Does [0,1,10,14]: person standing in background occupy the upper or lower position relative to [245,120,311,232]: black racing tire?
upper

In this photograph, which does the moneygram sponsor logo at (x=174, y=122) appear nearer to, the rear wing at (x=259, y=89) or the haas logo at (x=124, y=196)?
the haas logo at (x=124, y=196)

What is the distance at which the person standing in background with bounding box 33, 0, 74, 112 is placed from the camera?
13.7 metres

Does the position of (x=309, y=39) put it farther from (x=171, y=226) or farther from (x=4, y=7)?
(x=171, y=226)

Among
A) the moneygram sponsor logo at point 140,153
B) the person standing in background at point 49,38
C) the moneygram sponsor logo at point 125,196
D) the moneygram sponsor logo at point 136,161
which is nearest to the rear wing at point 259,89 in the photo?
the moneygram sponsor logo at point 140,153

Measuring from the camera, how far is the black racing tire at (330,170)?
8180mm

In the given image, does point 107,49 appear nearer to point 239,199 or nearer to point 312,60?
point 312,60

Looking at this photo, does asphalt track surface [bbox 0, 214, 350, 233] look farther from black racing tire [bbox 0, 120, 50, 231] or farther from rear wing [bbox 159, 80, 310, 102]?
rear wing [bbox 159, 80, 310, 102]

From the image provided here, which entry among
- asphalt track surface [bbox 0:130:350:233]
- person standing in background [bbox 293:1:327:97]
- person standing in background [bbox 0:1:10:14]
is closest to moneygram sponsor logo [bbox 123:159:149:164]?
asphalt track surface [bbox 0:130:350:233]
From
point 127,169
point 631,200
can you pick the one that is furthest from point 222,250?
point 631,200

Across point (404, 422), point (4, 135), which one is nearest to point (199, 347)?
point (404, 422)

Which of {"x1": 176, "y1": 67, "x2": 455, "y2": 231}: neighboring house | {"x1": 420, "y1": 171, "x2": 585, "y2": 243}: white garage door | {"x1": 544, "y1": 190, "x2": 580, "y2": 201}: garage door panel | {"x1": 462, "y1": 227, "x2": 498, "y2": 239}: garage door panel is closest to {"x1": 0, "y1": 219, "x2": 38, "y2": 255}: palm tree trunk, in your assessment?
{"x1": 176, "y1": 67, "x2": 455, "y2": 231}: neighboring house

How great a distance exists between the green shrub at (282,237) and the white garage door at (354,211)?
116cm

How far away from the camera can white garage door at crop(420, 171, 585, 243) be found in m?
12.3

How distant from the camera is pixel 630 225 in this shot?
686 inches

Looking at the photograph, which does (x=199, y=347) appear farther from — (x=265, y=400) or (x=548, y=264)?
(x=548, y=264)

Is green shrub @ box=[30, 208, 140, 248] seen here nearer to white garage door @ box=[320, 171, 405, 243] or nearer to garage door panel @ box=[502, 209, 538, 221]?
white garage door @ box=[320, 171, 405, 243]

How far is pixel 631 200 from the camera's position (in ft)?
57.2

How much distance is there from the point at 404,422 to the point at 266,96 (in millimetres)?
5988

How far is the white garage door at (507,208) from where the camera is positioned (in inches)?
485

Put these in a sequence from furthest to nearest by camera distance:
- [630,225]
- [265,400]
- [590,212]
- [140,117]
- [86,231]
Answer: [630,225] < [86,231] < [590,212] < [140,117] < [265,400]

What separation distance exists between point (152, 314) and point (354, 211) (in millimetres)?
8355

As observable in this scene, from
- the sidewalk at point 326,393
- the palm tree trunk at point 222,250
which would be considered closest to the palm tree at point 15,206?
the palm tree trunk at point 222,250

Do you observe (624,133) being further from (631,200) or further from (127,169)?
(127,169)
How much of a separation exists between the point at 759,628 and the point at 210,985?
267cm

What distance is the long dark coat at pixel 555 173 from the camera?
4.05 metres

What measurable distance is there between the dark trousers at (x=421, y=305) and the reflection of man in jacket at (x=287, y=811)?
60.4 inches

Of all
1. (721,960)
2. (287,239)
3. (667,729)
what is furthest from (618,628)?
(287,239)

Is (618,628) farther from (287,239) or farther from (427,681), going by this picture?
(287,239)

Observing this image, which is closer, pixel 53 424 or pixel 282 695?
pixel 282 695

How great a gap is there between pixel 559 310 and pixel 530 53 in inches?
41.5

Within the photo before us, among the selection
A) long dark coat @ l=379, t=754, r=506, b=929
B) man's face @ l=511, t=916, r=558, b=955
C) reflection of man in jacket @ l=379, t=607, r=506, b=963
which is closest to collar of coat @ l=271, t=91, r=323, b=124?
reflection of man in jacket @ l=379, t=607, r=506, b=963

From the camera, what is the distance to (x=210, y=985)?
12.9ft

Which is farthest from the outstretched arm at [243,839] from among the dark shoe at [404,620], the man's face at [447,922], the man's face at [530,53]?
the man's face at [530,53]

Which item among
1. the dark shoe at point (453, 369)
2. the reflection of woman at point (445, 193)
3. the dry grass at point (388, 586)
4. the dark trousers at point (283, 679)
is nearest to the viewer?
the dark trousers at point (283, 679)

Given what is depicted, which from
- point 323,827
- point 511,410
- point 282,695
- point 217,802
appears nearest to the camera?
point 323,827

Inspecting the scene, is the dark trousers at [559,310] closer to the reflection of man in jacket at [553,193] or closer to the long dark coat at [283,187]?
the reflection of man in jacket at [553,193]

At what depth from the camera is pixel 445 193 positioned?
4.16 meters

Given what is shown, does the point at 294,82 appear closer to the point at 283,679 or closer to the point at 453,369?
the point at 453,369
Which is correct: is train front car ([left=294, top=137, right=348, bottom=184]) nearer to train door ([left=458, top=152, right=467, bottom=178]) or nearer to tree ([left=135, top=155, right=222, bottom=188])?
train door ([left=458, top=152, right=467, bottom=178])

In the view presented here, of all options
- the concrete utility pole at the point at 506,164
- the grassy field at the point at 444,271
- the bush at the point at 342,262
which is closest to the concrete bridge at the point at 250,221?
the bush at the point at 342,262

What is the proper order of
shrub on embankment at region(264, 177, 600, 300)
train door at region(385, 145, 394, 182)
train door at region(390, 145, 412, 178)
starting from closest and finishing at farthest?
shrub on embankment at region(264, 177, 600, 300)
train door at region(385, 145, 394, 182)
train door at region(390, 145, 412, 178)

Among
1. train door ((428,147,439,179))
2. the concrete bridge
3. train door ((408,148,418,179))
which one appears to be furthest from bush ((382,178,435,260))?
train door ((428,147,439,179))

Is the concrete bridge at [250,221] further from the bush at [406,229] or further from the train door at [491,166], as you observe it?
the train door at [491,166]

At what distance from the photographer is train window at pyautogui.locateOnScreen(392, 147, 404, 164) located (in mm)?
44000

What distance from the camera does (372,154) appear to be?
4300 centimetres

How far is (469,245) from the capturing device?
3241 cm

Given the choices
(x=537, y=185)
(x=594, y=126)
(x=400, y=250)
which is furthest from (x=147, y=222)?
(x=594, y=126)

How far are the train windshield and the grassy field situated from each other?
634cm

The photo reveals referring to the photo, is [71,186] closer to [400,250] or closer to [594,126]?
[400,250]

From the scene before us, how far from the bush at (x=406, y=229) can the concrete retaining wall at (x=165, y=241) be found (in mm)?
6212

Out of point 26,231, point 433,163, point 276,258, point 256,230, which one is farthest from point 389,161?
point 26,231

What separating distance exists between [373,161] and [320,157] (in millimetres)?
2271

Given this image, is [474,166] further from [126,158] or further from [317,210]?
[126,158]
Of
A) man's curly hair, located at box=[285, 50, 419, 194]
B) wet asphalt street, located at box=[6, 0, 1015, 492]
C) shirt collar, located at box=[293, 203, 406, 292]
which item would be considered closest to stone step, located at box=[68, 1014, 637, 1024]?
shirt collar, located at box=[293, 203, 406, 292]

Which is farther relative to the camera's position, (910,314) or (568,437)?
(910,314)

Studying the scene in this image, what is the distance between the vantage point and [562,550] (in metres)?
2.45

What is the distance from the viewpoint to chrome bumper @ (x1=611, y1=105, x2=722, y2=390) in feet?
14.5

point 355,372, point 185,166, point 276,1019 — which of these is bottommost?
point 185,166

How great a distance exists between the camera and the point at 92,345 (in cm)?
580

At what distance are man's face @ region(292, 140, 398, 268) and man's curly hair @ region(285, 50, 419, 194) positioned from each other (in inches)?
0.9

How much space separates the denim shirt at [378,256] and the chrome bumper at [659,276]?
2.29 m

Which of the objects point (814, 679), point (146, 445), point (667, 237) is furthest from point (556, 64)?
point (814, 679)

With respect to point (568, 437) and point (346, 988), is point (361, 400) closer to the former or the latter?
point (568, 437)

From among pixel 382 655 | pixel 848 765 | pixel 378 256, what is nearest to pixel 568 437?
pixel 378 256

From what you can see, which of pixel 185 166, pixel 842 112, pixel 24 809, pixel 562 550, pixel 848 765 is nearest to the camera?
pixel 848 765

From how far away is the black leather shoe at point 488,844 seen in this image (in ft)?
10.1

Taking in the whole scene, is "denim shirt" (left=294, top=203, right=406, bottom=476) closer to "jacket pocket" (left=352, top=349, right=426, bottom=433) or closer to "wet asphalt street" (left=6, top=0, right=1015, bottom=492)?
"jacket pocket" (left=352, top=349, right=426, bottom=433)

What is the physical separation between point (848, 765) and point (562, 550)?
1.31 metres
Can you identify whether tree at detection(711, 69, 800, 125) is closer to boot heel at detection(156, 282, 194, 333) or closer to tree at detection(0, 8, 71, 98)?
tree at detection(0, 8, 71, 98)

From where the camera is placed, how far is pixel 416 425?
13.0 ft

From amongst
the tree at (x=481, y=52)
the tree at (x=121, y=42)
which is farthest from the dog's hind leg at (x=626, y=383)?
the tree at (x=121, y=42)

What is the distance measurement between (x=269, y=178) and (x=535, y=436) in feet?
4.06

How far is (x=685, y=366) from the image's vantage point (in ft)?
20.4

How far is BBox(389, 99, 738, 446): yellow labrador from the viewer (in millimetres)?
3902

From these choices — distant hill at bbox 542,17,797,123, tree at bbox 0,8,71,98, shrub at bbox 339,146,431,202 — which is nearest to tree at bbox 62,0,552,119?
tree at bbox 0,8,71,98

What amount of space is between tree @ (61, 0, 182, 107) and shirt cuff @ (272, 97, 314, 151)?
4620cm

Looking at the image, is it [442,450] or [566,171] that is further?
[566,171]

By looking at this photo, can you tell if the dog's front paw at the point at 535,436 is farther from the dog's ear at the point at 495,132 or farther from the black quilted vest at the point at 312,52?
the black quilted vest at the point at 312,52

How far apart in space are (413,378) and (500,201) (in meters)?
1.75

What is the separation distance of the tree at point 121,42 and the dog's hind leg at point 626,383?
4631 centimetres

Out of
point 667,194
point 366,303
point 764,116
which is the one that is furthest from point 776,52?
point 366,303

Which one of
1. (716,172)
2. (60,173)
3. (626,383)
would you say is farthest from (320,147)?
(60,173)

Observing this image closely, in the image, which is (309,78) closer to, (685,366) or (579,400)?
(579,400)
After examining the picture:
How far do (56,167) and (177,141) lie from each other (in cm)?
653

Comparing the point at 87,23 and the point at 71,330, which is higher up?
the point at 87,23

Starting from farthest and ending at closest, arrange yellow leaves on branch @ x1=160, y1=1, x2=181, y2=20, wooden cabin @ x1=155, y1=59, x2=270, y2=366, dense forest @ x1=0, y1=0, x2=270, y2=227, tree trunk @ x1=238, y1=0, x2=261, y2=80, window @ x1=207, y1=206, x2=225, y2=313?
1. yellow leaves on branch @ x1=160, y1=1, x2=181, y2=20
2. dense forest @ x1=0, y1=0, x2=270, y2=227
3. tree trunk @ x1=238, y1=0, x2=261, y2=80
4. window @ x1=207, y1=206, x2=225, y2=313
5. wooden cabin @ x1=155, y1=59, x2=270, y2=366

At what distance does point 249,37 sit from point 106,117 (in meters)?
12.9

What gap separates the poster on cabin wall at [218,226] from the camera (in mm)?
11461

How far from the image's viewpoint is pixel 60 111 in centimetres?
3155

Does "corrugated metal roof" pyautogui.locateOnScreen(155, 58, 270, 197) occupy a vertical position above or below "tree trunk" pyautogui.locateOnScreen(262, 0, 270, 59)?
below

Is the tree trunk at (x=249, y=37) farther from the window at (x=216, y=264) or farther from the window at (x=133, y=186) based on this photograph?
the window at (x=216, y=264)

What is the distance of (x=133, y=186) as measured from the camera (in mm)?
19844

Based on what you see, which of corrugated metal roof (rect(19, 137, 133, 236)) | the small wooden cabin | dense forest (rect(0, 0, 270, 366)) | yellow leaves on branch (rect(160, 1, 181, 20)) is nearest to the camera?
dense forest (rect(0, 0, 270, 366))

------------

*What is needed*
Please copy out the records that begin at the line containing "How great a distance exists between the green" and end with the line containing "4.05 metres", keeping both of those lines.

*Final result*
How great a distance exists between the green shrub at (282,237) and the white garage door at (354,211)?
116cm

How far away from the camera can white garage door at crop(420, 171, 585, 243) be found in m?
12.3

How distant from the camera is pixel 630 225 in this shot?
686 inches

Looking at the photograph, which does (x=199, y=347) appear farther from — (x=265, y=400) or (x=548, y=264)?
(x=548, y=264)

Is green shrub @ box=[30, 208, 140, 248] seen here nearer to white garage door @ box=[320, 171, 405, 243] or nearer to garage door panel @ box=[502, 209, 538, 221]?
white garage door @ box=[320, 171, 405, 243]

How far is pixel 631 200 from the camera's position (in ft)?
57.2

How much distance is there from the point at 404,422 to the point at 266,96 (in millimetres)?
5988

How far is the white garage door at (507,208) from where the camera is positioned (in inches)?
485

Put these in a sequence from furthest to nearest by camera distance:
- [630,225]
- [265,400]
- [590,212]
- [140,117]
- [86,231]
Answer: [630,225] < [86,231] < [590,212] < [140,117] < [265,400]

What separation distance exists between point (152, 314) and point (354, 211) (in millimetres)?
8355

As observable in this scene, from
- the sidewalk at point 326,393
- the palm tree trunk at point 222,250
which would be considered closest to the palm tree at point 15,206?
the palm tree trunk at point 222,250

Do you observe (624,133) being further from (631,200) or further from (127,169)?
(127,169)
How much of a separation exists between the point at 759,628 and the point at 210,985?
267cm

What distance is the long dark coat at pixel 555 173 from the camera?
4.05 metres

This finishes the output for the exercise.